# 📊 Marketing Funnel Analysis with PySpark & Spark SQL
Using Databricks Notebook

In [None]:
from pyspark.sql import SparkSession
from pyspark.sql.types import StructType, StructField, IntegerType, StringType, TimestampType, DoubleType

spark = SparkSession.builder.appName("MarketingFunnelAnalysis").getOrCreate()

visit_schema = StructType([
    StructField("user_id", IntegerType()),
    StructField("visit_time", TimestampType()),
    StructField("utm_source", StringType())
])

signup_schema = StructType([
    StructField("user_id", IntegerType()),
    StructField("signup_time", TimestampType())
])

purchase_schema = StructType([
    StructField("user_id", IntegerType()),
    StructField("purchase_time", TimestampType()),
    StructField("amount", DoubleType())
])

visits_df = spark.read.csv("/path/web_visits.csv", header=True, schema=visit_schema)
signups_df = spark.read.csv("/path/user_signups.csv", header=True, schema=signup_schema)
purchases_df = spark.read.csv("/path/purchases.csv", header=True, schema=purchase_schema)

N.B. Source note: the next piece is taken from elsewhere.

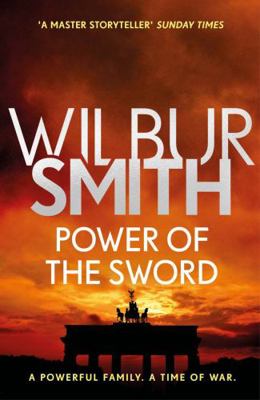 Power Of The Sword 1785766864 Book Cover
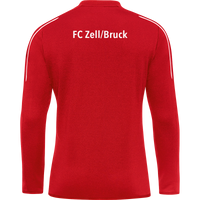 FC Zell/Bruck Jugend Sweat Classico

visits_df.createOrReplaceTempView("web_visits")
signups_df.createOrReplaceTempView("user_signups")
purchases_df.createOrReplaceTempView("purchases")

In [None]:
spark.sql("""
CREATE OR REPLACE TEMP VIEW funnel_users AS
SELECT
  v.user_id,
  v.utm_source,
  v.visit_time,
  s.signup_time,
  p.purchase_time,
  p.amount
FROM web_visits v
LEFT JOIN user_signups s ON v.user_id = s.user_id
LEFT JOIN purchases p ON v.user_id = p.user_id
""")

In [None]:
def funnel_summary():
    return spark.sql("""
        SELECT
          COUNT(DISTINCT user_id) AS visits,
          COUNT(DISTINCT signup_time) AS signups,
          COUNT(DISTINCT purchase_time) AS purchases,
          ROUND(COUNT(DISTINCT signup_time)/COUNT(DISTINCT user_id)*100, 2) AS visit_to_signup_rate,
          ROUND(COUNT(DISTINCT purchase_time)/COUNT(DISTINCT signup_time)*100, 2) AS signup_to_purchase_rate
        FROM funnel_users
    """)

In [None]:
def conversion_by_channel():
    return spark.sql("""
        SELECT
          utm_source,
          COUNT(DISTINCT user_id) AS visitors,
          COUNT(DISTINCT signup_time) AS signups,
          COUNT(DISTINCT purchase_time) AS purchases,
          ROUND(COUNT(DISTINCT signup_time)/COUNT(DISTINCT user_id)*100, 2) AS signup_rate,
          ROUND(COUNT(DISTINCT purchase_time)/COUNT(DISTINCT signup_time)*100, 2) AS purchase_rate
        FROM funnel_users
        GROUP BY utm_source
        ORDER BY visitors DESC
    """)

In [None]:
from pyspark.sql.functions import datediff

def time_to_conversion():
    return spark.sql("SELECT * FROM funnel_users").withColumn(
        "days_to_purchase",
        datediff("purchase_time", "signup_time")
    ).select("user_id", "utm_source", "signup_time", "purchase_time", "days_to_purchase").filter("days_to_purchase IS NOT NULL")

In [None]:
def aov_by_channel():
    return spark.sql("""
        SELECT
          utm_source,
          COUNT(*) AS purchase_count,
          ROUND(AVG(amount), 2) AS avg_order_value
        FROM funnel_users
        WHERE purchase_time IS NOT NULL
        GROUP BY utm_source
        ORDER BY avg_order_value DESC
    """)

In [None]:
funnel_summary().show()
conversion_by_channel().show()
time_to_conversion().show()
aov_by_channel().show()